Content-Based Audio Retrieval

Following Chapter 7 of [Müller, FMP, Springer 2015], we give in this notebook an introduction to content-based audio retrieval. In particular, as described in Section 7.3, we discuss a retrieval scenario referred to as version identification. Parts of this notebook are inspired by the work by Joan Serrà. For an overview, we refer to the following articles.

Peter Grosche, Meinard Müller, and Joan Serrà: Audio Content-Based Music Retrieval. In Meinard Müller and Masataka Goto and Markus Schedl (ed.): Multimodal Music Processing, Schloss Dagstuhl—Leibniz-Zentrum für Informatik, 3: 157–174, 2012.
Bibtex
Michael A. Casey, Remco Veltkap, Masataka Goto, Marc Leman, Christophe Rhodes, and Malcolm Slaney: Content-Based Music Information Retrieval: Current Directions and Future Challenges. Proceedings of the IEEE, 96(4): 668–696, 2008.
Bibtex
Joan Serrà: Identification of versions of the same musical composition by processing audio descriptions. PhD Thesis, Universitat Pompeu Fabra, Barcelona, Spain, 2011.
Bibtex

Introduction¶

The revolution in music distribution and storage brought about by digital technology has fueled tremendous interest in and attention to the ways that information technology can be applied to this kind of content. The general field of information retrieval (IR) is devoted to the task of organizing information and of making it accessible and useful. An information retrieval process begins when a user specifies his/her information needs by means of a query. The retrieval system should then deliver from a given data collection all documents or items that are somehow related to the query.

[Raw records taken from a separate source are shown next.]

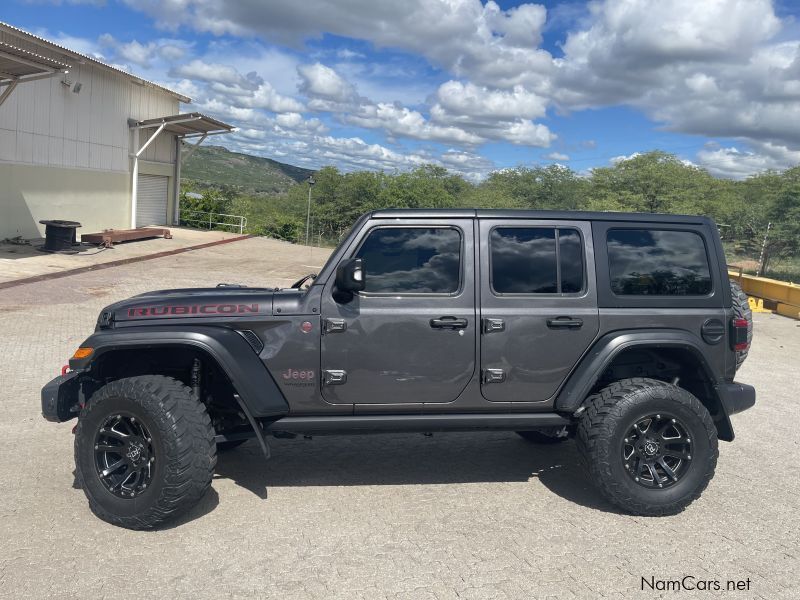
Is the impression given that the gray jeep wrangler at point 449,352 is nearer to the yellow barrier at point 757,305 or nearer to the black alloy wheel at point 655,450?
the black alloy wheel at point 655,450

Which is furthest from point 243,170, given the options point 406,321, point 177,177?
point 406,321

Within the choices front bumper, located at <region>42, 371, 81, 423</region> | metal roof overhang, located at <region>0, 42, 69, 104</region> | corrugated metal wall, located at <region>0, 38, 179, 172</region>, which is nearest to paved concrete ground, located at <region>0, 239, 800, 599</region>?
front bumper, located at <region>42, 371, 81, 423</region>

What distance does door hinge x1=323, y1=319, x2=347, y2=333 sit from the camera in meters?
4.35

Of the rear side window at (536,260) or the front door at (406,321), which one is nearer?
the front door at (406,321)

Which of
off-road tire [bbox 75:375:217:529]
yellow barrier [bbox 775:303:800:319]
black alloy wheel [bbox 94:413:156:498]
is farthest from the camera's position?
yellow barrier [bbox 775:303:800:319]

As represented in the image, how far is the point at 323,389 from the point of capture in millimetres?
4375

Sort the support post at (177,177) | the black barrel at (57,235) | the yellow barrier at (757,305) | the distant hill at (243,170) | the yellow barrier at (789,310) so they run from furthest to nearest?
1. the distant hill at (243,170)
2. the support post at (177,177)
3. the black barrel at (57,235)
4. the yellow barrier at (757,305)
5. the yellow barrier at (789,310)

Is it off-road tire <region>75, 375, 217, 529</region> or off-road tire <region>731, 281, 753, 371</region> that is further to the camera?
off-road tire <region>731, 281, 753, 371</region>

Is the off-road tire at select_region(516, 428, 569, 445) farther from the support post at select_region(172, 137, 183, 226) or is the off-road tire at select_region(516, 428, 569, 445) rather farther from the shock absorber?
the support post at select_region(172, 137, 183, 226)

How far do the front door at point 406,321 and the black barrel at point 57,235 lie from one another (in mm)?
17724

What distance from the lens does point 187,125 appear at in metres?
27.8

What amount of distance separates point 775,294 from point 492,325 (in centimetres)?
1370

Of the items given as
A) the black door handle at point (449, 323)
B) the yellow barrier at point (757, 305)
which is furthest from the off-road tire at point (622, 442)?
the yellow barrier at point (757, 305)

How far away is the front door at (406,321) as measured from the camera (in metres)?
4.38
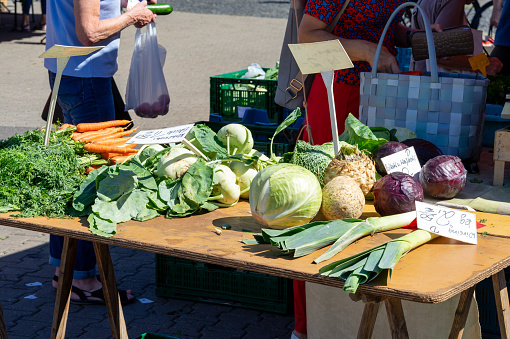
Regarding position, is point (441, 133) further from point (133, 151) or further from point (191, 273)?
point (191, 273)

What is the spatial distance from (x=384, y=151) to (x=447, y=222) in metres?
0.49

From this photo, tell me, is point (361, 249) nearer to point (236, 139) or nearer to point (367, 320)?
point (367, 320)

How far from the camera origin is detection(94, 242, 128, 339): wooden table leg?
9.04 feet

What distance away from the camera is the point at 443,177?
224 centimetres

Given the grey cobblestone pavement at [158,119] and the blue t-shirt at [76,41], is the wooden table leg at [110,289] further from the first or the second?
the blue t-shirt at [76,41]

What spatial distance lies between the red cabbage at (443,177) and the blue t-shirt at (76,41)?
6.19 ft

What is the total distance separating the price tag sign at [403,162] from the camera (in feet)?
7.50

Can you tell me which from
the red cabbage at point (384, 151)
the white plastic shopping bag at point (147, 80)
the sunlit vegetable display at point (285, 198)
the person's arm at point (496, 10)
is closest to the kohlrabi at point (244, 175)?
the sunlit vegetable display at point (285, 198)

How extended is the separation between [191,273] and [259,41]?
10202mm

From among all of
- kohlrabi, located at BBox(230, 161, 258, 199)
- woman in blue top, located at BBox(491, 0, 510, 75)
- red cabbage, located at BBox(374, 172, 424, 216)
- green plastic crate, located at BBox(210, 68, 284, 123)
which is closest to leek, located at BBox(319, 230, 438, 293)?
red cabbage, located at BBox(374, 172, 424, 216)

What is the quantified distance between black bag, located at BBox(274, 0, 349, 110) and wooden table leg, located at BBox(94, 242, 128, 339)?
1.23m

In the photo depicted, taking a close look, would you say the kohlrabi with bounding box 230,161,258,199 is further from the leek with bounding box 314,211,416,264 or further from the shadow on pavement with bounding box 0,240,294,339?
the shadow on pavement with bounding box 0,240,294,339

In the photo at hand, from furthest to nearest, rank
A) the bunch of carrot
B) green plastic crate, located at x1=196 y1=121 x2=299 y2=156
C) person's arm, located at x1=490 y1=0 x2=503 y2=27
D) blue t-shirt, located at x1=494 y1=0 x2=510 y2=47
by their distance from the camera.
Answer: person's arm, located at x1=490 y1=0 x2=503 y2=27
blue t-shirt, located at x1=494 y1=0 x2=510 y2=47
green plastic crate, located at x1=196 y1=121 x2=299 y2=156
the bunch of carrot

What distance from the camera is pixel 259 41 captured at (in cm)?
1338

Most of the available services for music recommendation and playlist generation rely on metadata and textual annotations of the actual audio content. For example, a music recording may be described by the name of the artist or composer, the title of the piece, or the song lyrics—editorial data that is typically created manually by domain experts. Recent retrieval systems complement editorial metadata with general and expressive annotations, which are also referred to as tags. Such tags may describe the musical style or genre of a recording, and also include information about the mood, the musical key, or the tempo. Many music recommendation systems rely on a large number of tags that have been generated by different users, automatically extracted from music blogs, and enriched by statistical information on user behavior and music consumption. Even though such tags may be quite noisy, they still express certain general trends and describe the music content in a statistical and human-centered way.

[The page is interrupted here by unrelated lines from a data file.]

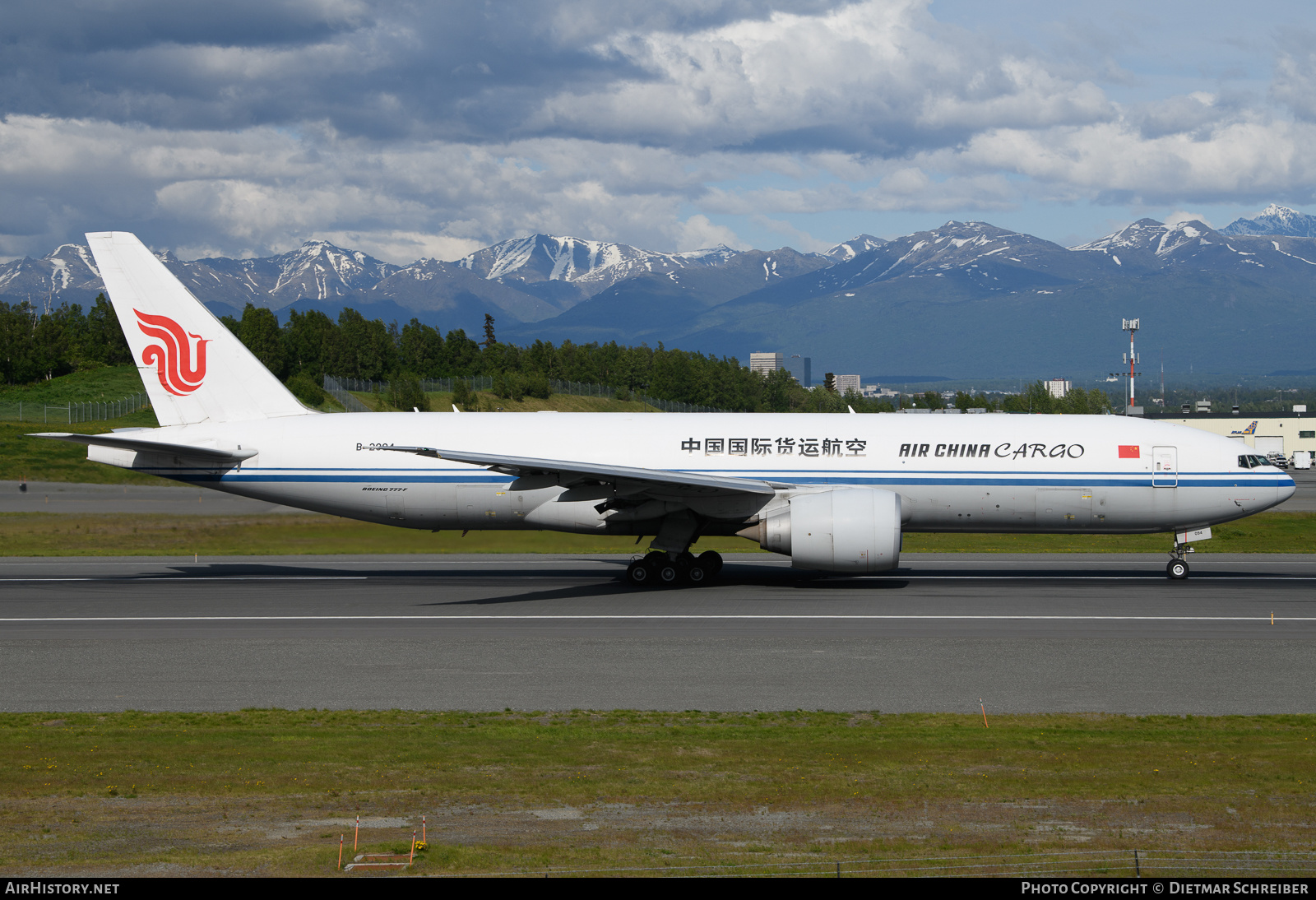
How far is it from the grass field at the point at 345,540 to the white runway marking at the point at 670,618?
9.66 m

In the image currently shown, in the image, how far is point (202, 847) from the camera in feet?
29.7

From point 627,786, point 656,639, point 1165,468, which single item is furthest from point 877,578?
point 627,786

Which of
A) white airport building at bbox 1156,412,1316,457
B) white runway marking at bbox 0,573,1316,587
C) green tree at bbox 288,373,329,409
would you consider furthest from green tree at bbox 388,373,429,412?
white airport building at bbox 1156,412,1316,457

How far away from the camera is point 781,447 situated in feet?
91.4

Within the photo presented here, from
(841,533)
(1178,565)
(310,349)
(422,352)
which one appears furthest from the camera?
(422,352)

While text-based retrieval systems can be very powerful, they require the audio material to be enriched with suitable metadata—an assumption that is often not valid, in particular for less popular music or music material that is scattered in unstructured data collections. Furthermore, not all retrieval scenarios can be handled by a purely text-based approach. How should a retrieval system be designed if the user's query consists of a short excerpt of a CD recording or a melody sung into a microphone? What can be done if only a few measures of a musical score are available? How can a user be satisfied if he or she looks for music with a specific rhythmic pattern or harmonic progression which have not been annotated? To handle such scenarios, one requires content-based retrieval systems that only make use of the raw music data, rather than relying on manually generated metadata. The term content loosely refers to any kind of information that can be directly derived from the music material to be queried, compared, and retrieved.

Query-By-Example¶

Many content-based retrieval strategies follow the query-by-example paradigm: given a music representation or a fragment of it (used as a query or example), the task is to automatically retrieve documents from a music collection containing parts or aspects that are similar to the query. We give three examples of three content-based retrieval tasks based on this paradigm.

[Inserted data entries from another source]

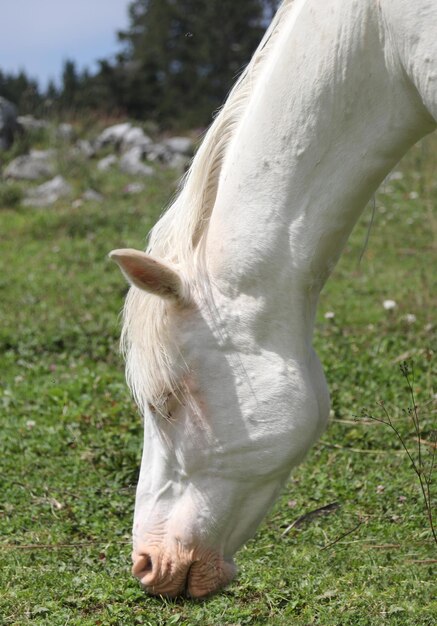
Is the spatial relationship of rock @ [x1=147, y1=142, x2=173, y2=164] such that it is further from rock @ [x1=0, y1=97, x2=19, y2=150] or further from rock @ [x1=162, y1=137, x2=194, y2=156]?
rock @ [x1=0, y1=97, x2=19, y2=150]

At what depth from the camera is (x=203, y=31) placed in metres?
23.6

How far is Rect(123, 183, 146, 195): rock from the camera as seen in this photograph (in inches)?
450

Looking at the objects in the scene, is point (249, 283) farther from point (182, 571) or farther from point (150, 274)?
point (182, 571)

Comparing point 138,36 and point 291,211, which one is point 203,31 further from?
point 291,211

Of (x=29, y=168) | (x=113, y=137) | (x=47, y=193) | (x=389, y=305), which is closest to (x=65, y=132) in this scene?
(x=113, y=137)

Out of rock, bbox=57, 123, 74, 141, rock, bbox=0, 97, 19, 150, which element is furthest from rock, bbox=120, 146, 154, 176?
rock, bbox=0, 97, 19, 150

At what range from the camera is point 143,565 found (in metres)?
2.54

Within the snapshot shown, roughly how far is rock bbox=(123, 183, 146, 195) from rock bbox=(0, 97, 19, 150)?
10.3 ft

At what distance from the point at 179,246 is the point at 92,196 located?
28.7ft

Given a small audio fragment as query, the task of audio identification (sometimes also called audio fingerprinting) consists in identifying the particular audio recording that is the source of the query. For example, given a small excerpt of the Bernstein recording (1962) of Beethoven's Symphony No. 5, the objective is to exactly identify this recording.
Fingerprinting systems would not be able to identify other recordings of the same piece such as the one by Karajan (1982). This exactly is the objective of a retrieval task called audio matching: Given a query fragment, the goal of audio matching is to retrieve all audio excerpts that musically correspond to the query. In this scenario, one explicitly allows semantically motivated variations as they typically occur in different performances and arrangements of a piece of music.
Further softening the notion of similarity, the task of version identification (sometimes also called cover song retrieval) deals not only with performance variations in instrumentation and tempo, but also with more extreme variations concerning the musical structure, key, or melody, as typically occur in remixes and cover songs.
Finally, in category-based retrieval scenarios (including genre classification), the similarity relationships are rather vague and express cultural or musicological categories.

Metadata	Audio
Beethoven: Symphony No. 5 (Bernstein)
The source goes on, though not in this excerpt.